**Passage:**

=== Section Start ===

BLBG: U.S. Stock Futures Gain as Europe Pledges Emergency Loan Fund
By Jeff Kearns
May 10 (Bloomberg) -- Standard & Poor’s 500 Index futures advanced on speculation that a 750-billion euro ($962 billion) emergency-loan fund to support debt-laden European countries will keep the region’s credit crisis from spreading.
June contracts on the S&P 500 increased 2.9 percent to 1,139.50 at 2:23 p.m. in Tokyo, while Dow Jones Industrial Average futures climbed 2.4 percent. U.S. stocks fell the most in 14 months last week, erasing their 2010 advance, as concern about Greece’s finances and a breakdown in U.S. market systems spurred the most volatile trading in a quarter century.
Stocks around the world have been battered this month amid concern European leaders won’t do enough to keep indebted nations from defaulting. Under the unprecedented loan package, euro-area governments pledged 440 billion euros in loans or guarantees, with 60 billion euros more in loans from the European Union’s budget and as much as 250 billion euros from the International Monetary Fund. The European Central Bank said it will conduct “interventions” to ensure “depth and liquidity” in markets.
“In the short-term, it may be viewed as a positive and we may recover some of the losses we had in equities last week,” Oscar Pulido, a portfolio specialist at BlackRock Inc., told reporters in Seoul today. “In the longer-term, it’s going to be very much dependant on whether governments in these countries can truly take the measures to reduce the deficits they’ve accumulated.” BlackRock managed $3.36 trillion in assets as of March 31, according to its Web site.
The MSCI Asia Pacific Index rose for the first time in six days, adding 1.3 percent to 119.93.
Electronic Selling
European stocks had tumbled the most in 18 months last week. A measure of bank stocks slumped the most since March 2009. Bond yields surged across the region’s southern periphery, threatening to undermine the single currency.
Waves of electronic selling helped push the Dow Jones Industrial Average down as much as 9.2 percent on May 6, the biggest drop since the crash of 1987, before paring losses. The VIX, the benchmark index for U.S. stock options, surged 86 percent to 40.95 for the biggest weekly gain in its history.

=== Section End ===

**Assigned task:** In the article on U.S. stock futures, how much did euro-area governments pledge in loans or guarantees under the emergency loan package?

**Dataset entries:**
=== Section Start ===

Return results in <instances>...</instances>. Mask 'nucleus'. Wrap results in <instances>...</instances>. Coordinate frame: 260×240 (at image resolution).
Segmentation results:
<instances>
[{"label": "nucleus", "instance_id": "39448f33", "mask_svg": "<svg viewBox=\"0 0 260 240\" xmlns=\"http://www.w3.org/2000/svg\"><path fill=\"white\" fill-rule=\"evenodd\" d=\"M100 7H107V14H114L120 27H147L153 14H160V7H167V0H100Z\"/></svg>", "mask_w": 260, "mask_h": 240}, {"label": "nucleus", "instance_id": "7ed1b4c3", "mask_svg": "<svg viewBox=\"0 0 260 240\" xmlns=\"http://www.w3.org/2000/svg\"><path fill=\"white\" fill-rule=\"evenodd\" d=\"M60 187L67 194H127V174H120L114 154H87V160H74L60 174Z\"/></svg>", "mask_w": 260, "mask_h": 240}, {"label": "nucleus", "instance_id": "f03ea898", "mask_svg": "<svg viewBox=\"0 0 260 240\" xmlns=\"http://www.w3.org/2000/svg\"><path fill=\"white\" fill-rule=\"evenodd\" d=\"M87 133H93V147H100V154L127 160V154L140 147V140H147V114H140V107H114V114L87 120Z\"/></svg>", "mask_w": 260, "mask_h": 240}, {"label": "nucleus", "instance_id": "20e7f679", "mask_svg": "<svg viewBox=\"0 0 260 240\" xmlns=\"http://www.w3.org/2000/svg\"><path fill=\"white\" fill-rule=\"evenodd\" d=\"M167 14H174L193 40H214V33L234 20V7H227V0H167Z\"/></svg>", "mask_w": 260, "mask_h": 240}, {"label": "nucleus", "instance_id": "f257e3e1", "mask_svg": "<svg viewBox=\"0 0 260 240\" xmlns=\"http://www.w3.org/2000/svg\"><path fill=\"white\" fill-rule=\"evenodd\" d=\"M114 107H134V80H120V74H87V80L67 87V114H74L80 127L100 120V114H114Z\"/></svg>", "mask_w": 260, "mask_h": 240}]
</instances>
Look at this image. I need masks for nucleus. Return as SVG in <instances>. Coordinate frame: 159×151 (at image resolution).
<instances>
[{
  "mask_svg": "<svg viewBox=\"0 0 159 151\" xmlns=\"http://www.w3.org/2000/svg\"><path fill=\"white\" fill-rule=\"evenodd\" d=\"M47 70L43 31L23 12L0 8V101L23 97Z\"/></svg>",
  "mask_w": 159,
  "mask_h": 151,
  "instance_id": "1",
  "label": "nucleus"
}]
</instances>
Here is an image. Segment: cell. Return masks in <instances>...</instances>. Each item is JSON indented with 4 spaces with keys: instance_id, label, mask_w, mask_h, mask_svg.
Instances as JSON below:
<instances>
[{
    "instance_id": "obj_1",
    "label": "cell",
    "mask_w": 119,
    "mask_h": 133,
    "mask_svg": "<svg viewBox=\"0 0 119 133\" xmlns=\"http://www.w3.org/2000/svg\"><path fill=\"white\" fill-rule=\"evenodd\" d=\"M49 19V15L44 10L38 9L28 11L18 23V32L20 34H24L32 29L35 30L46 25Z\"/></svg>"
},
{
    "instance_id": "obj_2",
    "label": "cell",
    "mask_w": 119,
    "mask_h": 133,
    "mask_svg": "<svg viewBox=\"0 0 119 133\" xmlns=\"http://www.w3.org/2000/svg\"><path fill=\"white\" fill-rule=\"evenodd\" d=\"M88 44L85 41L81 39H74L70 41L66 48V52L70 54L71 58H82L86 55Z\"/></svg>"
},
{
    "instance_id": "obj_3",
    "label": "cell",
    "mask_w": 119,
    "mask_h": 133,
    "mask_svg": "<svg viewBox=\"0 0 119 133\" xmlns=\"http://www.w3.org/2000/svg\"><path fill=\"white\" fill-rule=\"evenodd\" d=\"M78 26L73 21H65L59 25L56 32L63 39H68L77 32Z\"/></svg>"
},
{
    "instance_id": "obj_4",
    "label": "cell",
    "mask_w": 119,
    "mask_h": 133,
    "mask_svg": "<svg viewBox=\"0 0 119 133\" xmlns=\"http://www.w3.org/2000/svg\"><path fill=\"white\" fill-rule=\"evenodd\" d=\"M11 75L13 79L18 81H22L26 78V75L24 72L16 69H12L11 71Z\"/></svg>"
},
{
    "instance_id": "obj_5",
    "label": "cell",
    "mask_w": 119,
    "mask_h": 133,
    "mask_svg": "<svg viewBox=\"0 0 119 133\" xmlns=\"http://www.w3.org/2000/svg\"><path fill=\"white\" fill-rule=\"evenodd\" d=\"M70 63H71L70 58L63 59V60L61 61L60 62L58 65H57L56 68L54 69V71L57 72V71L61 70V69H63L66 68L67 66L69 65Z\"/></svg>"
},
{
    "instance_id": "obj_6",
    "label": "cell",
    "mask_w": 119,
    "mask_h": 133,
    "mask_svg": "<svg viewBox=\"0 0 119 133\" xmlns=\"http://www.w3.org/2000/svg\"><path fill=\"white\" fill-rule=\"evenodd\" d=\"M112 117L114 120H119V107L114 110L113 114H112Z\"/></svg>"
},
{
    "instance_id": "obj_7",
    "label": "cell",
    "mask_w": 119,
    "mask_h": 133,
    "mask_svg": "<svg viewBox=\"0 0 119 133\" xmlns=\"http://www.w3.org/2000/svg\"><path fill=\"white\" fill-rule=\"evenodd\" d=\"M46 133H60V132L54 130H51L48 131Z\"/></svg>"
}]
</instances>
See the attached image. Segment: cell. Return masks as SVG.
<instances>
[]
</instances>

=== Section End ===

**The answer:** 440 billion euros